**Task prompt:**
Across the listing below, count the lines that mention the string "mountain". Reply with the figure only.
=== Dataset ===
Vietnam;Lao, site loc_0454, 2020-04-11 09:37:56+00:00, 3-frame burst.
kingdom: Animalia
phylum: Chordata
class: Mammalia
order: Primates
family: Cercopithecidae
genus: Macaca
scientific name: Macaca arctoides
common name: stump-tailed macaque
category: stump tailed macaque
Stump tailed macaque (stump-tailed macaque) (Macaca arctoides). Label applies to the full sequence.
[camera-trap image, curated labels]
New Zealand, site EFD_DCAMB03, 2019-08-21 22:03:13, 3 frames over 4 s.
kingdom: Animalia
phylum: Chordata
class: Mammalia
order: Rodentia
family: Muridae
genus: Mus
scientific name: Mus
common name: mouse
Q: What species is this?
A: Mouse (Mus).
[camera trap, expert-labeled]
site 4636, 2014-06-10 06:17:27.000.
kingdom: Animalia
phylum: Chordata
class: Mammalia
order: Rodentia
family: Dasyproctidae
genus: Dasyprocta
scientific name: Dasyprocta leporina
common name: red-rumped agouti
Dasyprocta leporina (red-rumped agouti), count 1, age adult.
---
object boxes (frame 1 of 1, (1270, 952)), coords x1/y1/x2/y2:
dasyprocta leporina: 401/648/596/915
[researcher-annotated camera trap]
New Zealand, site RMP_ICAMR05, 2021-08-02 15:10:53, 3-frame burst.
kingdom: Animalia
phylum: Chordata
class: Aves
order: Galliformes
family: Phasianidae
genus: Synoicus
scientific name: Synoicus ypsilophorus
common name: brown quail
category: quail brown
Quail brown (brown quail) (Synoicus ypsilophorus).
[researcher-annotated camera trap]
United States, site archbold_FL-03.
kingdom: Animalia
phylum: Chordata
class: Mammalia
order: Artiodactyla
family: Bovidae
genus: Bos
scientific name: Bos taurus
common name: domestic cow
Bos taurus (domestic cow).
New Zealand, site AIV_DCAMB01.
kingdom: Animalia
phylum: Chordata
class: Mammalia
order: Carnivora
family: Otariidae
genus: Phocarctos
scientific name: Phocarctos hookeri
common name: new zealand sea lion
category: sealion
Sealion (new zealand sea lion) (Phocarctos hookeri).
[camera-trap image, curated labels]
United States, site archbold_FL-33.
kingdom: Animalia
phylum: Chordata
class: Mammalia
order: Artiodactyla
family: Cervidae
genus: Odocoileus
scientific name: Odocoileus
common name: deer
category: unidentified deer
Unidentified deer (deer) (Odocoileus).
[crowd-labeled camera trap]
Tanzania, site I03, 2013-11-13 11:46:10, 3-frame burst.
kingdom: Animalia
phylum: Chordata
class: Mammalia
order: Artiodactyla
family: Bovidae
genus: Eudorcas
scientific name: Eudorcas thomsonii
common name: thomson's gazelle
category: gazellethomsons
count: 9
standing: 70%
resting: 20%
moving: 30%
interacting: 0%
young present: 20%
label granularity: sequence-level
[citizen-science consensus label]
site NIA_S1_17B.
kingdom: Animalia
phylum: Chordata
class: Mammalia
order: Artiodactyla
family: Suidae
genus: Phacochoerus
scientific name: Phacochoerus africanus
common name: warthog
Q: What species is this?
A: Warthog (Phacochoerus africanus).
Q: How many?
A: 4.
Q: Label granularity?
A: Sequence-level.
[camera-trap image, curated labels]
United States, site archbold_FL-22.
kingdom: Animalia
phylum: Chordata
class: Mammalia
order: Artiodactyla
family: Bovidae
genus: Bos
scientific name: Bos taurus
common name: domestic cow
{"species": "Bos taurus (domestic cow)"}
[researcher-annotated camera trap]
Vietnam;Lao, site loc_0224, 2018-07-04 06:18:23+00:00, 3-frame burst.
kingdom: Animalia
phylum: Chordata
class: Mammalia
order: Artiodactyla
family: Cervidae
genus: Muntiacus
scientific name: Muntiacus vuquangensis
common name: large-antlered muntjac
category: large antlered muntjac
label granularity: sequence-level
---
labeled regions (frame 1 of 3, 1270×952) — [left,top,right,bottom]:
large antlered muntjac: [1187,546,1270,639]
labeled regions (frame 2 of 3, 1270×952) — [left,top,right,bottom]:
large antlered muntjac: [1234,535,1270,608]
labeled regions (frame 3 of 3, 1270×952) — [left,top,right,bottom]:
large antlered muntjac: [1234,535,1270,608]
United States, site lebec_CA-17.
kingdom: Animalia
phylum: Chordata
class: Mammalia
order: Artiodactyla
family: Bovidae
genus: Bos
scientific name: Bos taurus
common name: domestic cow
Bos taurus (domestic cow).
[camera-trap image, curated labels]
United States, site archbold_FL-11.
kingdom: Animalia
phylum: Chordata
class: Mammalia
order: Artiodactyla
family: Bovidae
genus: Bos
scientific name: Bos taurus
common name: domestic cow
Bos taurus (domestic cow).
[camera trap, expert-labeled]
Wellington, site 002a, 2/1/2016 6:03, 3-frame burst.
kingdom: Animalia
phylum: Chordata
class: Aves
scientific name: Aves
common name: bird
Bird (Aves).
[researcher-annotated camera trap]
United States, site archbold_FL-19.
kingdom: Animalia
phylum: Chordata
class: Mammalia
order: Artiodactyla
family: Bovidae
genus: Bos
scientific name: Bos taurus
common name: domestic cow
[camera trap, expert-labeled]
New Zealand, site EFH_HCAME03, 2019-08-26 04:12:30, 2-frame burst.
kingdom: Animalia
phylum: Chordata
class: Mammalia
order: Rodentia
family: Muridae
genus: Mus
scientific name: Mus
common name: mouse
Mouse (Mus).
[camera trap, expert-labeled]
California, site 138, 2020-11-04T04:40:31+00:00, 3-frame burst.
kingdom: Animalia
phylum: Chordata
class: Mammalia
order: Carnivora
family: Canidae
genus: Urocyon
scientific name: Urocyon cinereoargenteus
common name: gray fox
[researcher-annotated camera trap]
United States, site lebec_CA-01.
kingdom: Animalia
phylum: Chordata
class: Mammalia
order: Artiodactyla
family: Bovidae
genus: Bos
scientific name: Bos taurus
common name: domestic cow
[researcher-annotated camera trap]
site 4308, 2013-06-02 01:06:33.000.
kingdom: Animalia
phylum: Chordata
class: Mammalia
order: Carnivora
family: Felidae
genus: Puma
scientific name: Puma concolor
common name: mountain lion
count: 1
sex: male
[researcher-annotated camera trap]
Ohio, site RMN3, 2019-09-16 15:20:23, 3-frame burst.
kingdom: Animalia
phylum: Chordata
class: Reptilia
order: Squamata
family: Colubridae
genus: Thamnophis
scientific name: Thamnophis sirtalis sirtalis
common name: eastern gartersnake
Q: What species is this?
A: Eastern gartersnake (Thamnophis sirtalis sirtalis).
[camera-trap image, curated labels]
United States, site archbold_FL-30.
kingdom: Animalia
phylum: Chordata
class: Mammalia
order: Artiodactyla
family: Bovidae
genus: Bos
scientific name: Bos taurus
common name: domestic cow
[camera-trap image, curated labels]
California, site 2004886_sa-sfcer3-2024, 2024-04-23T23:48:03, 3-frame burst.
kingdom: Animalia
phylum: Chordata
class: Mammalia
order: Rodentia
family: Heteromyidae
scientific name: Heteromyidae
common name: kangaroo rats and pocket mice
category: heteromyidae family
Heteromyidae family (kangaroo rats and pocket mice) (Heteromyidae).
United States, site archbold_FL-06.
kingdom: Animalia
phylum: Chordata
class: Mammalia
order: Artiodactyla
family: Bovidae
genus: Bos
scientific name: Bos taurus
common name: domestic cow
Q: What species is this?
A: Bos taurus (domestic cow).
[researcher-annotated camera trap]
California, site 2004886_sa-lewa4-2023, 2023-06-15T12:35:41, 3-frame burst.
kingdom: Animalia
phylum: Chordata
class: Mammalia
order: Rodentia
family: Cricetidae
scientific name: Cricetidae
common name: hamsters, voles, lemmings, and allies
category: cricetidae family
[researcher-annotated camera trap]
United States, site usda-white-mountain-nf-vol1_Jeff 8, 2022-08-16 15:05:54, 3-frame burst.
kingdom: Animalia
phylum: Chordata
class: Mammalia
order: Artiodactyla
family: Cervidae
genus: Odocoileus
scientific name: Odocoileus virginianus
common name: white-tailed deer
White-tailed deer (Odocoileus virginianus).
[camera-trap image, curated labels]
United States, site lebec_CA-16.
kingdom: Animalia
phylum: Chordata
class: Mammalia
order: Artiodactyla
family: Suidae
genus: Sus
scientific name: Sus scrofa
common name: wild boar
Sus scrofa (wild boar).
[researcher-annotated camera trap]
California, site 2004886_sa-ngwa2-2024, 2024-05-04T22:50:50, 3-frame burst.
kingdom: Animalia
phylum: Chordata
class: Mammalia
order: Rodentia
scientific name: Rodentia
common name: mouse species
===
**Finished exercise:**
2